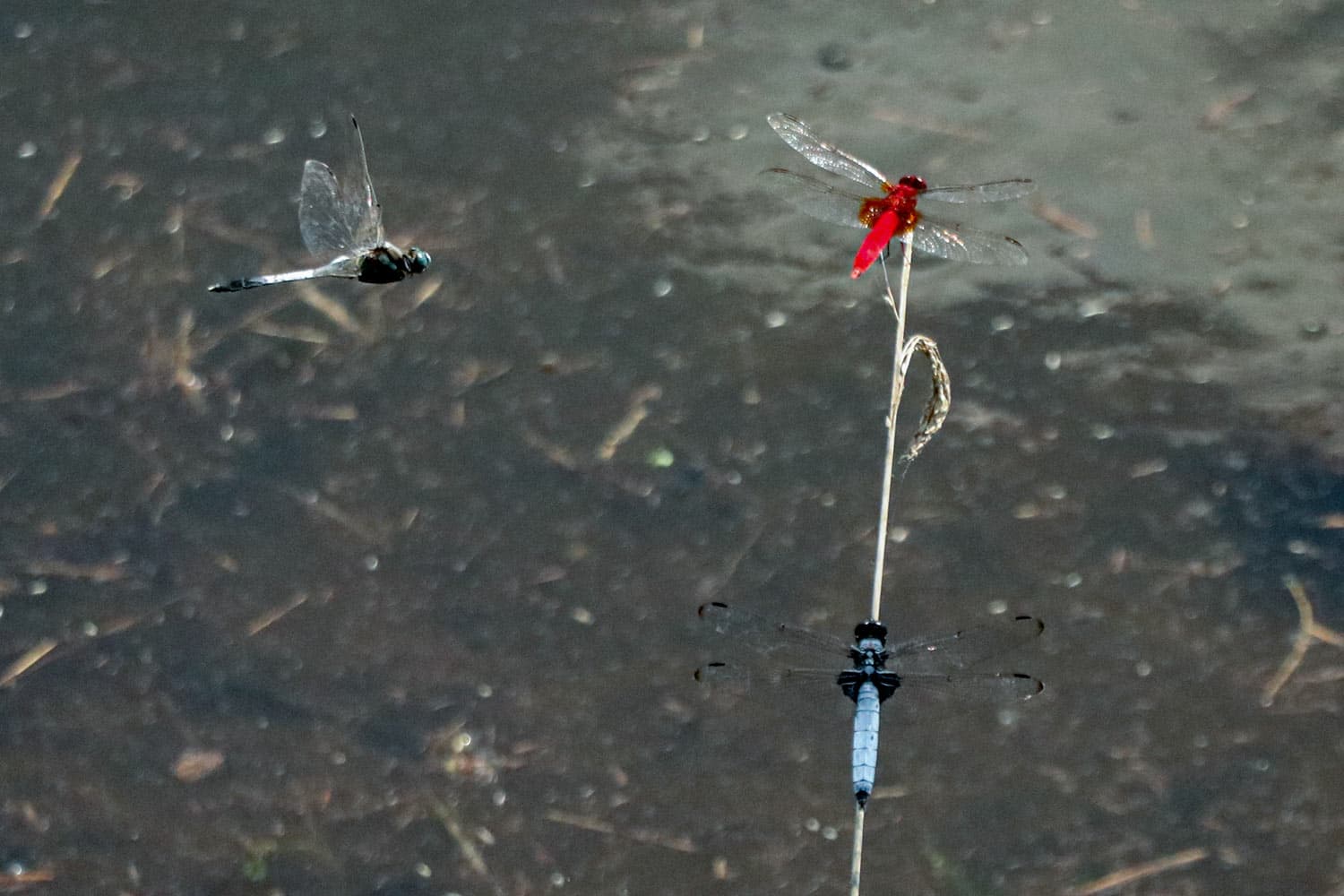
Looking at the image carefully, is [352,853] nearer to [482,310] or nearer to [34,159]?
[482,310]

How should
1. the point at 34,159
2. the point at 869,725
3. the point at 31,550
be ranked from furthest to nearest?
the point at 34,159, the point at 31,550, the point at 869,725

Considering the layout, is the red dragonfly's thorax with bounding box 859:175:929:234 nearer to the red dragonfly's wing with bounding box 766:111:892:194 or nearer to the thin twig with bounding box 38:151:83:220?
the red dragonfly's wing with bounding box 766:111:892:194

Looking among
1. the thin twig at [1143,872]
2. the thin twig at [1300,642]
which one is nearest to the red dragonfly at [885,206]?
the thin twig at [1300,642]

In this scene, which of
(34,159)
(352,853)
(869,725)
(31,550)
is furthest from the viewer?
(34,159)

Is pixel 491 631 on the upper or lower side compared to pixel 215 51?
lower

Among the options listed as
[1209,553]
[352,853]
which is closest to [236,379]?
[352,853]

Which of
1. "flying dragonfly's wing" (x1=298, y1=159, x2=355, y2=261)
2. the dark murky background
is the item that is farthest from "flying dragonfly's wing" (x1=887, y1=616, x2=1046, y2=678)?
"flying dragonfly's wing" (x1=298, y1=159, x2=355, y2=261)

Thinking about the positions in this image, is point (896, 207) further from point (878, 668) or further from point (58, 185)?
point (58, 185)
---
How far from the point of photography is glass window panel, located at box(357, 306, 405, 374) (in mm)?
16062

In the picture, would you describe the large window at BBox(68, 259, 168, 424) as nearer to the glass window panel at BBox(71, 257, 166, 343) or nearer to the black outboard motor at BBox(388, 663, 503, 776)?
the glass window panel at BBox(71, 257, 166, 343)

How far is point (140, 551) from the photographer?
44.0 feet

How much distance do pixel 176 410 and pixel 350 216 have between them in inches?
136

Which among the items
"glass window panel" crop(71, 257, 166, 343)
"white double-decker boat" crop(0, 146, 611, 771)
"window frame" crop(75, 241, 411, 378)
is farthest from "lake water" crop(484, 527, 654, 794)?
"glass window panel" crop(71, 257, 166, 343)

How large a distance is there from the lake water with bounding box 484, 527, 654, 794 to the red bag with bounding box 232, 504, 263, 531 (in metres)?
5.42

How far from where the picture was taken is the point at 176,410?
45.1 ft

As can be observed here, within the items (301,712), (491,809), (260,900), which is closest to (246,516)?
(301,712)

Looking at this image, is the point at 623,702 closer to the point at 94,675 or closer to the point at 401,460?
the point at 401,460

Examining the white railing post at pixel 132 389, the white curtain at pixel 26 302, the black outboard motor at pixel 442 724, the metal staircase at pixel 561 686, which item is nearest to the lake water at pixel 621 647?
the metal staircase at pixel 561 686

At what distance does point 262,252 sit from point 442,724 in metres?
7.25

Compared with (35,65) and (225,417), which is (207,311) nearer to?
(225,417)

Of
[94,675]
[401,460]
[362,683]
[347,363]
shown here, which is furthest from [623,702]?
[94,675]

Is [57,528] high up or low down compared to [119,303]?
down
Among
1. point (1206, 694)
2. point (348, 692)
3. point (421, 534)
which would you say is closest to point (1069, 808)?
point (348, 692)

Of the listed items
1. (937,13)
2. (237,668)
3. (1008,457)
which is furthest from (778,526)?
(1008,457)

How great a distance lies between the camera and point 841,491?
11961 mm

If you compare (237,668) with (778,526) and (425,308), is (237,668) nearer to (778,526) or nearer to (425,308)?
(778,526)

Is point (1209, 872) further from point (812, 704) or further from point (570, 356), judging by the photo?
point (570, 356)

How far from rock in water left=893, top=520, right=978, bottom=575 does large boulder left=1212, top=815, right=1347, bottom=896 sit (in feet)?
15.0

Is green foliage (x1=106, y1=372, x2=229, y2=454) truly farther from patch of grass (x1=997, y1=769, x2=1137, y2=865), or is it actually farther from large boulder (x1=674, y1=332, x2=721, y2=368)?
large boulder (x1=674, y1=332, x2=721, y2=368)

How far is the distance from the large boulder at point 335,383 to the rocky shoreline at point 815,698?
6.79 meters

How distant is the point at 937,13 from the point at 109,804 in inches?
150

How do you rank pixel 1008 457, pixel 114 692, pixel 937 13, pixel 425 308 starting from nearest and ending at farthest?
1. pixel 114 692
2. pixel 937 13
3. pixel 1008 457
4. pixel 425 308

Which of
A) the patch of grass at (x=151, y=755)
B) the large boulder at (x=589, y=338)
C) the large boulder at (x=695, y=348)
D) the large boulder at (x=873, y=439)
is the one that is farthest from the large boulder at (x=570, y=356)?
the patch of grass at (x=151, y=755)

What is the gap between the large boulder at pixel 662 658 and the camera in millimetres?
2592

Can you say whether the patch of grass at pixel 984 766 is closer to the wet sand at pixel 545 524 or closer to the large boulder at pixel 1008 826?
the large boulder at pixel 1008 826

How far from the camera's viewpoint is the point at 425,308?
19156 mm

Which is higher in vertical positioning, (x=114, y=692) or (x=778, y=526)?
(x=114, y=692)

Written problem:
Print, word for word, the lines of the records above from the line with "Looking at the" to the line with "the point at 34,159, the", including both of those lines.

Final result:
Looking at the image carefully, is [352,853] nearer to [482,310] or nearer to [34,159]?
[482,310]

How should
1. the point at 34,159
2. the point at 869,725
3. the point at 31,550
be ranked from furthest to nearest?
the point at 34,159, the point at 31,550, the point at 869,725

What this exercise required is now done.